Colostomy is done if, after the portions of the colon, rectum and tissue are removed, the healthy tissues cannot be sewn back together. In this procedure, part of the colon is brought through an incision in the abdominal wall and formed into an artificial opening (stoma) to allow the discharge of feces into a lightweight bag attached to the skin. A colostomy may be temporary or permanent. A temporary colostomy is sometimes needed to allow the lower colon or the rectum to heal after surgery. Later, in a second surgery, the doctor reconnects the healthy sections of the colon or rectum. A permanent colostomy may be necessary when the tumor is in the rectum, and in very few cases, in the lower colon.
Radiation Therapy: In radiation therapy (also called x-ray therapy, radiotherapy, cobalt treatment or irradiation), high-energy rays are used to stop the cancer cells from growing and multiplying. Radiation therapy is sometimes used before surgery to shrink the tumor. More often, it is used after surgery to destroy any cancer cells that may remain or to relieve pain.

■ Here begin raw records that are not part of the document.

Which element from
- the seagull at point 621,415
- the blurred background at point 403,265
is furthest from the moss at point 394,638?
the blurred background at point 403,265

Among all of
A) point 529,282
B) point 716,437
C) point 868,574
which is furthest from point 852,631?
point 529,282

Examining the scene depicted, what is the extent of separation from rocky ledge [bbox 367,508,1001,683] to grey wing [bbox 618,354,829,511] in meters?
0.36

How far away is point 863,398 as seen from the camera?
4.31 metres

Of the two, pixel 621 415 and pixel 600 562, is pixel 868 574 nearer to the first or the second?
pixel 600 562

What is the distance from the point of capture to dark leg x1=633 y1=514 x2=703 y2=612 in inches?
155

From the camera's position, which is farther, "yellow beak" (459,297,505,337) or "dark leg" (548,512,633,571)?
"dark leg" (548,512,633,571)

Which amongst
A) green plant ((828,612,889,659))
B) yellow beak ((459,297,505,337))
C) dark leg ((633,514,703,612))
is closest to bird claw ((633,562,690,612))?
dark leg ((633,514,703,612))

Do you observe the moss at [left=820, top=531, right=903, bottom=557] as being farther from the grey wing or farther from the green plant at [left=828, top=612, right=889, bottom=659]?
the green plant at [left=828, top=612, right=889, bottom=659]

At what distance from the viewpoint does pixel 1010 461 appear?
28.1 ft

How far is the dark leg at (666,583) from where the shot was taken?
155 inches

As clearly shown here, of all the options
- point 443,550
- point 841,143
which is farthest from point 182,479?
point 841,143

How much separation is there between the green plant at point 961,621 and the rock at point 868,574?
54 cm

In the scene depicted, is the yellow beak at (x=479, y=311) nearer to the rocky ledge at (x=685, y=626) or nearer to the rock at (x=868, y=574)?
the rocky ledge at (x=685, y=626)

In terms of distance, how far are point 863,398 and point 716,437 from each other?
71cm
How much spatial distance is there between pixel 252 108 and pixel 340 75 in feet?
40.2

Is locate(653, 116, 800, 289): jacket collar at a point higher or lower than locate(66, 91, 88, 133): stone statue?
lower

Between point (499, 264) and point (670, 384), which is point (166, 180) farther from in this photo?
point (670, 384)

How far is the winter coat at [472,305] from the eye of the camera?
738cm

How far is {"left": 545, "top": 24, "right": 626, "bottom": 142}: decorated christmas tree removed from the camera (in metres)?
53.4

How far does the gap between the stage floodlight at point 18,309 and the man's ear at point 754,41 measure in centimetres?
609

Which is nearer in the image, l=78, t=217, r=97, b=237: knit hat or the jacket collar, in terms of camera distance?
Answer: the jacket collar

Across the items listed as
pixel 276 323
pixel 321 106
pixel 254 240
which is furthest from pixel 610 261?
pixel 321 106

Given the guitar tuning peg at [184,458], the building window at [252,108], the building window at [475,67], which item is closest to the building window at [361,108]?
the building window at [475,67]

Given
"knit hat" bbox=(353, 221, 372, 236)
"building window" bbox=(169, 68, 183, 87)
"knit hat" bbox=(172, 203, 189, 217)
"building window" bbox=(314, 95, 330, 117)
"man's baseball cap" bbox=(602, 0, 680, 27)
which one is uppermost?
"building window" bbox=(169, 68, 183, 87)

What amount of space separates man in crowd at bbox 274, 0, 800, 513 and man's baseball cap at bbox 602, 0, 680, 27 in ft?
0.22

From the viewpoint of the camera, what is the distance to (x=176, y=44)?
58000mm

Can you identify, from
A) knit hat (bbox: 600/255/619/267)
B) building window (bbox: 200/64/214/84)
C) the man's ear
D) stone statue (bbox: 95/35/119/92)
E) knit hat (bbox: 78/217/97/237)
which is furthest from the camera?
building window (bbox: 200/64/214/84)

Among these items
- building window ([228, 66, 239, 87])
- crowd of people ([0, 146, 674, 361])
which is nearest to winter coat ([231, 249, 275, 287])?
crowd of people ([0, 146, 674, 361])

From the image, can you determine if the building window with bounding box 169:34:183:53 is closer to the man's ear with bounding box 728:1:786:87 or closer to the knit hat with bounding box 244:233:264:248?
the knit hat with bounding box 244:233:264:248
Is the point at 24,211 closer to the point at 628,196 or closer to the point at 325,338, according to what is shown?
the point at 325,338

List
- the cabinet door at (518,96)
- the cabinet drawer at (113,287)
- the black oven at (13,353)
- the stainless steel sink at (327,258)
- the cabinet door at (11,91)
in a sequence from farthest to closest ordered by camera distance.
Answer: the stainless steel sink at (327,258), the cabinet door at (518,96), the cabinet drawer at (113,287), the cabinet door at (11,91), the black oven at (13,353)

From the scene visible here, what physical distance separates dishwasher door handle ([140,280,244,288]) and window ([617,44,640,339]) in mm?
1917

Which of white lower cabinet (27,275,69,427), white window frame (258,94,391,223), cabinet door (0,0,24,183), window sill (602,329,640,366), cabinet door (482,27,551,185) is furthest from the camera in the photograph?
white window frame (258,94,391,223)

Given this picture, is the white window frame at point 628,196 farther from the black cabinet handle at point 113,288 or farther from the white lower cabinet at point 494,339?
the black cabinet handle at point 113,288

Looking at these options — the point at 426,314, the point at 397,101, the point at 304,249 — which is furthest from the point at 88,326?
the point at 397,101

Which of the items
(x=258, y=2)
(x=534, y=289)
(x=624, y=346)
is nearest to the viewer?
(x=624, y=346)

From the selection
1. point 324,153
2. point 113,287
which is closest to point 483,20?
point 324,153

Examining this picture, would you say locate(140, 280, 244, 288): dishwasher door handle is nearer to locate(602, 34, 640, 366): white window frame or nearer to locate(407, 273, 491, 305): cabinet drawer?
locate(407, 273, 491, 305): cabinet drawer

Radiation may come from a machine outside of the body (called external radiation therapy) or from putting radioactive materials through thin plastic tubes into the intestinal area (called internal radiation therapy).
Radiation therapy may be used in combination with surgery to treat Stage II – IV colorectal cancer. Chemotherapy or radiation therapy with surgery may be used to treat recurrent colorectal cancer. Colon cancer rarely requires radiation therapy after surgery; patients with rectal cancer are often offered radiation therapy after surgery to avoid the tumor coming back in the area it was excised.
The following preventive measures appear to reduce the risk of developing Colon cancer:
Eat a diet low in fat and high in fiber (25 g per day).
- Consume at least 1,000 mg of calcium each day.
- Eat foods that contain antioxidants, such as citrus fruits and dark-green and yellow vegetables.
- Exercise at least 30 minutes most days of the week.
- Stop smoking.
- Limit alcohol consumption. Older adults should consume no more then equivalent to one glass of wine daily.
- Have polyps and adenomas surgically removed upon discovery.
Medicine and medications:
Seven drugs are currently approved for Colon cancer chemotherapy:
5-fluorouracil (5-FU, Adrucil), which is often given in combination with leucovorin (Wellcovorin). Leucovorin is a vitamin that helps boost the effectiveness of 5-FU.
- Capecitabine (Xeloda).
- Oxaliplatin (Eloxatin).
- Irinotecan (Camptosar).
- Bevacizumab (Avastin).
- Cetuximab (Erbitux).
- Panitumumab (Vectibix).
Side effects occur with all chemotherapeutic drugs. They are more severe with higher doses and increase over the course of treatment.
DISCLAIMER: This information should not substitute for seeking responsible, professional medical care.